Claro que não interessa. A renda era irrisória e o dinheiro, como sempre, fala mais alto. Aposto que daqui a uns anos, onde está o campo de Ramaldense, estará uma urbanização de luxo, iguais às do Lago. Quanto às crianças que deixam de poder praticar desporto, não há que temer. A sua vida seguirá outro rumo. Droga e outros vícios é coisa que não falta por ali…
Depois disto, é impossível deixar de dar alguma razão ao Filipe Moura.

Comments

  1. maria monteiro says:

    Anda-se a reinventar solidariedade mas… entretanto estragam-se outras solidariedades

  2. RicardoF says:

    Olá, como já sabem sou de Viana e para mim é um prazer dizer que já joguei futebol no campo da Inatel, ali ao lado da Antunes Guimarães. Foi apenas uma vez, com amigos e desconhecidos. Comigo é só dizer “Vamos jogar à bola” que eu respondo “A que horas e onde?” Não sou craque apenas gosto do Cumbíbio e de correr atrás da redondinha.Quanto ao Ramaldense, costumo almoçar aos fins-de semana num dos apartamentos que tem uma vista privilegiada sobre o campo e consegue ver a alegria em dias de jogos e treinos de miúdos.

  3. dalby says:

    Viana-Cu m BI bio-Vamos jogar à bola- a que horas, onde_ correr atrás da redondinhas- jogos e treinos -vista previligiada-almoçar em apartamento….BEM AMIGO, ISTO MAIS DO QUE UMA PARTIDA DE FUTEBOL PARECE-ME MAIS «A CANÇÃO DO ENGATE» VERSAO SEC XXI DOS DELFINS!!!

  4. RicardoF says:

    Bem amigo, só posso dizer que cada um interpreta as coisas como quer.

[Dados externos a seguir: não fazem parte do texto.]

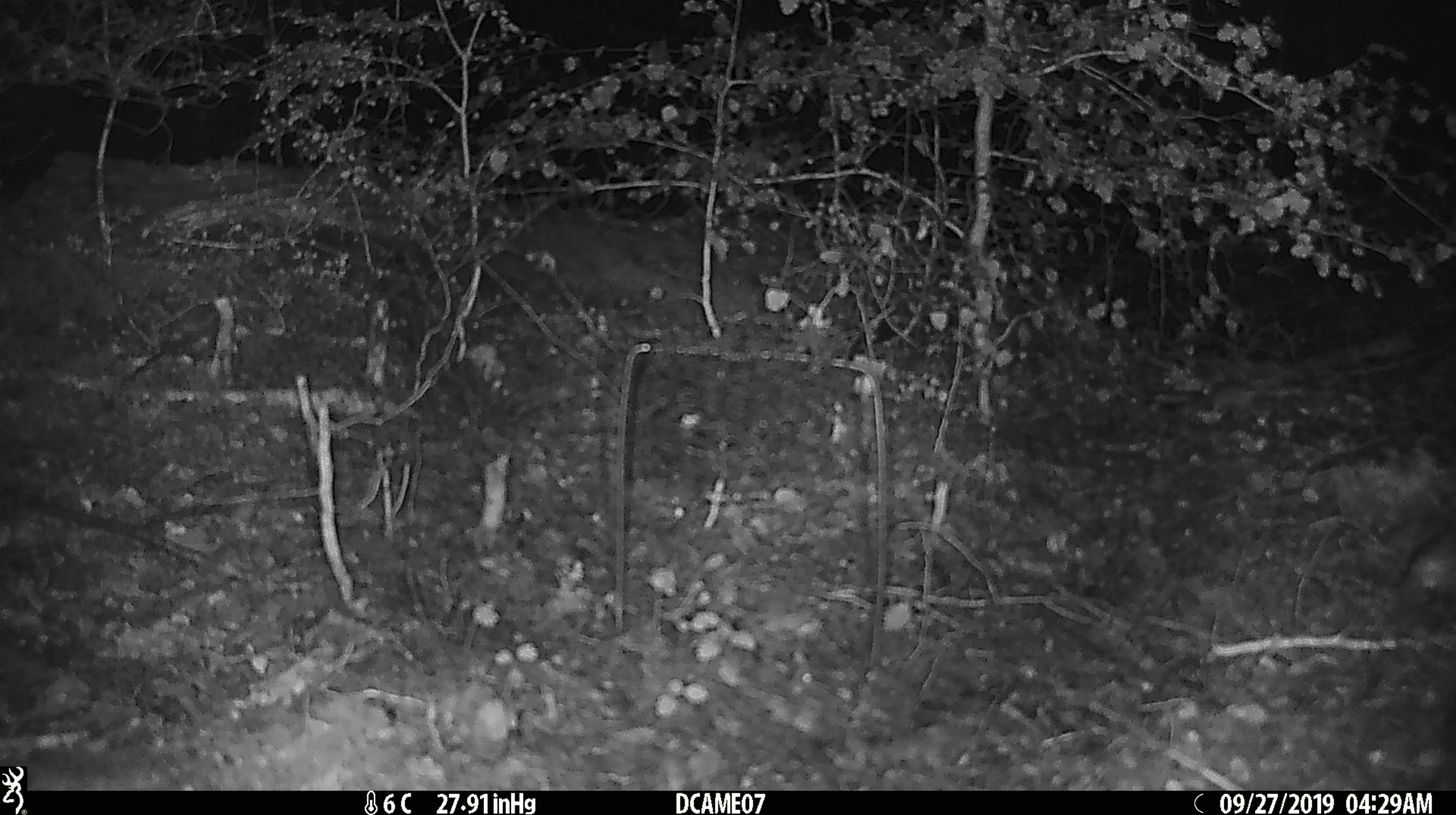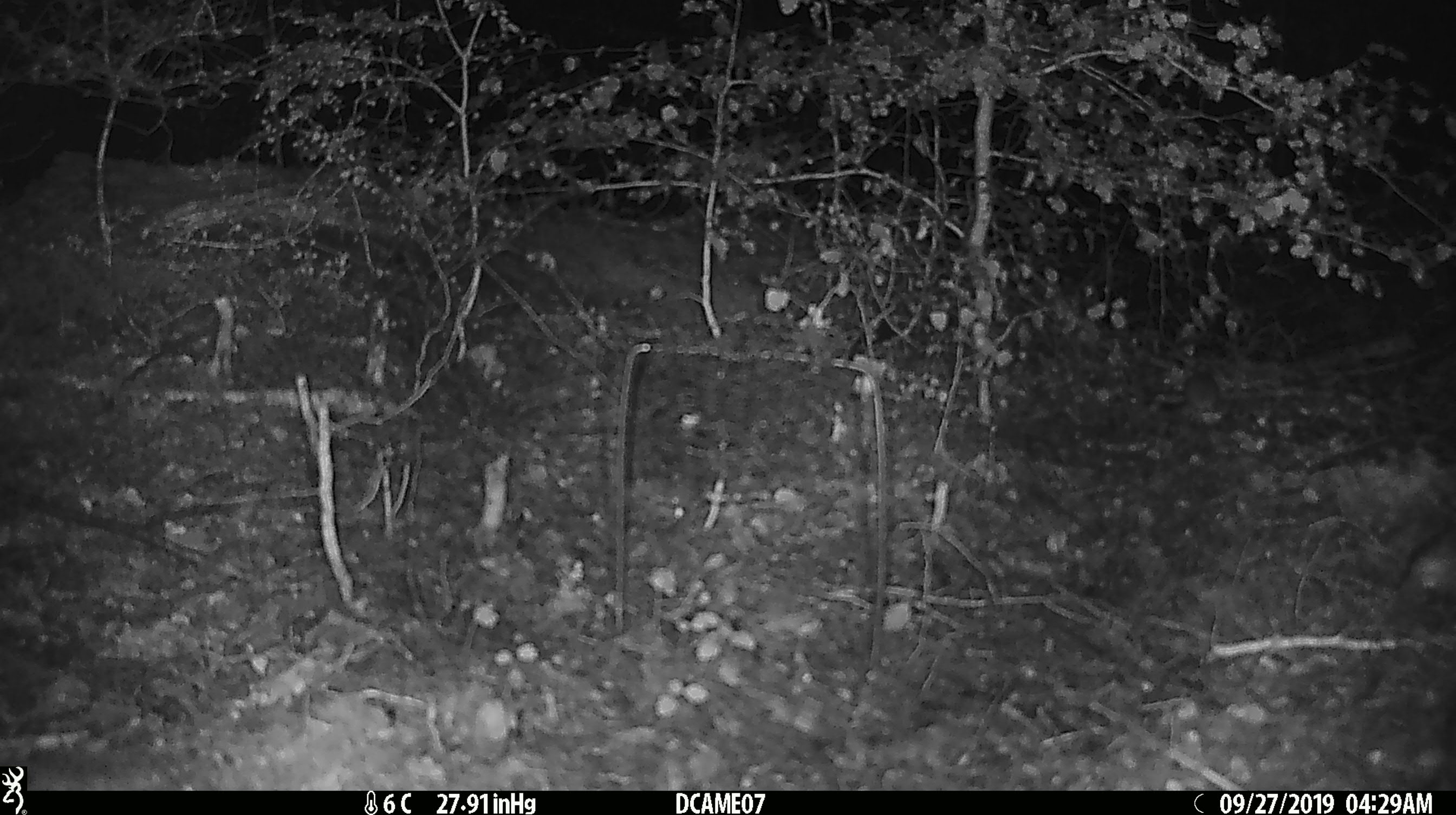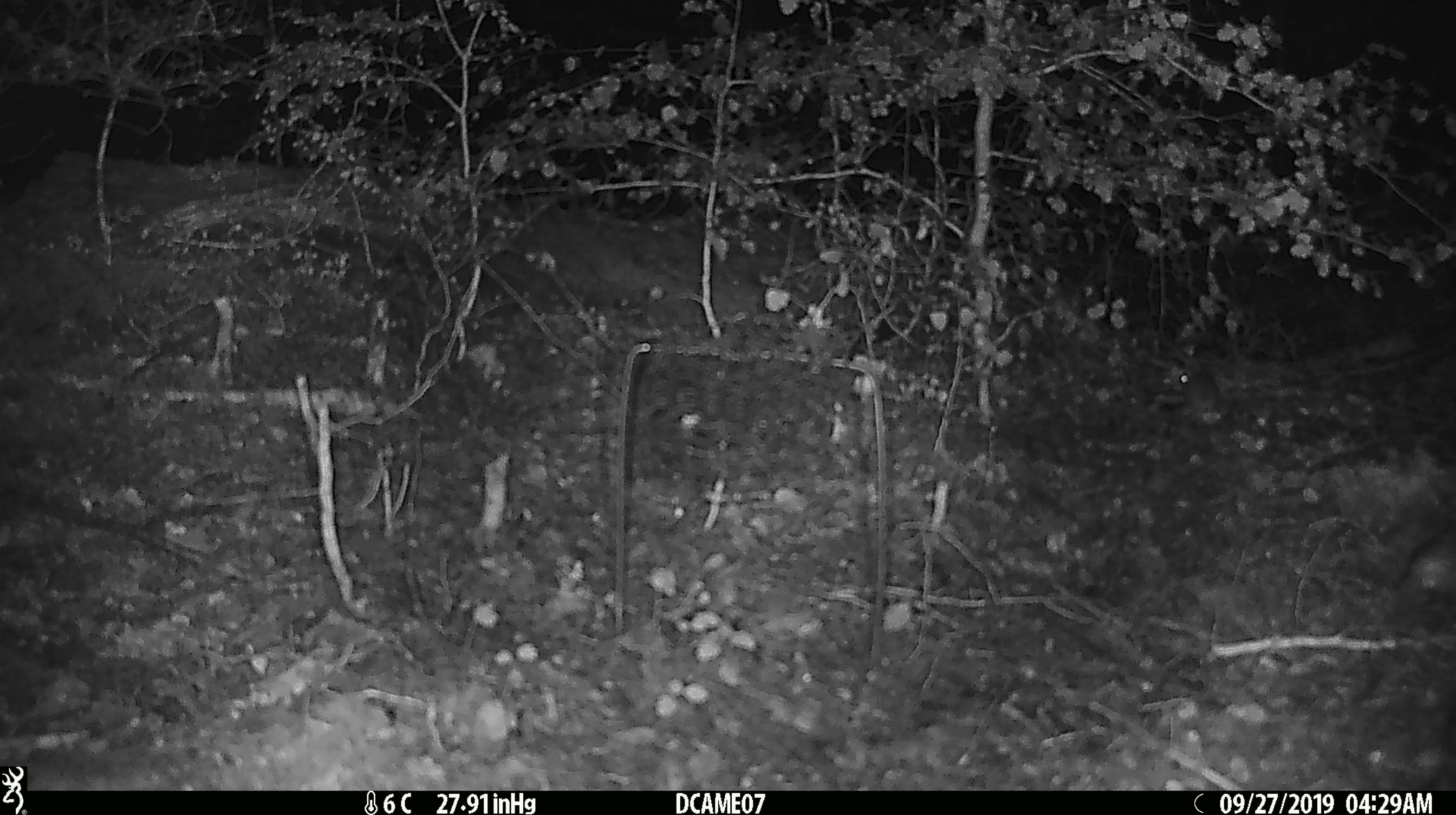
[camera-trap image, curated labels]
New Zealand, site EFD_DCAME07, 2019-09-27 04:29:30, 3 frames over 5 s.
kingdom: Animalia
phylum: Chordata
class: Mammalia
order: Rodentia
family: Muridae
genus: Mus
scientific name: Mus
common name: mouse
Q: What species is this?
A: Mouse (Mus).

Se quer interpretar assim, interprete e muita saudinha.Eu continuo a preferir “A canção do engate” versão Variações.Os textos são como as mulheres cada um interpreta-as da maneira que quer.

  5. J L TEIXEIRA says:

    Pois meus caros, ésta é a injustiça da justiça Portuguesa, tanto se diz sobre os direitos da crinça, e o que fazer com eles…..não sei como são formados os juizes, pois não tenho qualquer formação académica, mas vejamos….retira-se uma crinaça de uma familia de acolhimento e entrega-se a uma mãe biologica que por sinal é dependente do alcool, manda-se uma criança para adopção quando a mãe quer e tem condições para a educar, e no RAMALDENSE, retira-se o prazer de 200 crianças, e atiram-se para a margem, talvez tenha algum fundamento, é que ojuiz que retirou o campo ao rRamaldense, terá amanhã muito prazer em julgar num tribunal uma pessoal a não sei quantos anos de cadeia por trafico ou outro crima qualquer, sé que já não se lembra que foi ele que lhe tirou o sentido da vida, na quele celebre dia 9 de Junho de 2009, ao fechar o camppo de Ramaldense

  6. dalby says:

    oh RIcardo F eu estava a brincar, até gostei do seu post, parece-me ser uma pessoa bastante autêntica e de prazeres simples e saudáveis..abraço

  7. RicardoF says:

    Dalby, eu leio a maior parte das suas postas, por isso eu já vou entendendo como escreve (um pouco surreal)! E eu respondi na brincadeira.A vida é para levar….;)http://www.youtube.com/watch?v=qVCL00o-a2I

  8. dalby says:

    ai é voce ricardo de dusseldorf um abraçoooooooooooooooooooooo

  9. José Manuel Souto Ribeiro says:

    O campo do ramaldense foi o meu berço,nele passei tardes a jogar a carica,pião,ferrinho etc..
    Joguei hoquei em campo,futebol e até lá vi ao vivo a nascer uma ovelha.Toda a zona envolvente
    eram quintas agriculas onde andei muitas vezes em carros de bois.
    Enfim é lamentável o campo desaparecer,com ele dasaparece um valioso bocado da história da
    minha infância.Ramalde amo-te de paixão.
    José Manuel Souto Ribeiro

  10. Rui Pedro Ribeiro Loureiro says:

    Bolas..eu nasci no bloco 23 do bairro das campinas a janela do meu quarto era onde eu em puto passava as tardes de domingo a ver o GRANDE RAMALDENSE, já lá não moro há 11 anos, pois foi residir para Valongo terra que muito gosto tambem, mas todas as sextas feiras após o jantar na minha rica sogra residente ainda nas campinas vou jogar a minha partidita de bilhar ao “centro” (C.S.D.C BAIRRO DAS CAMPINAS)..viva RAMALDE a “Terra dos Cornos Grandes”, um Bem-Hája a todos os Ramaldenses.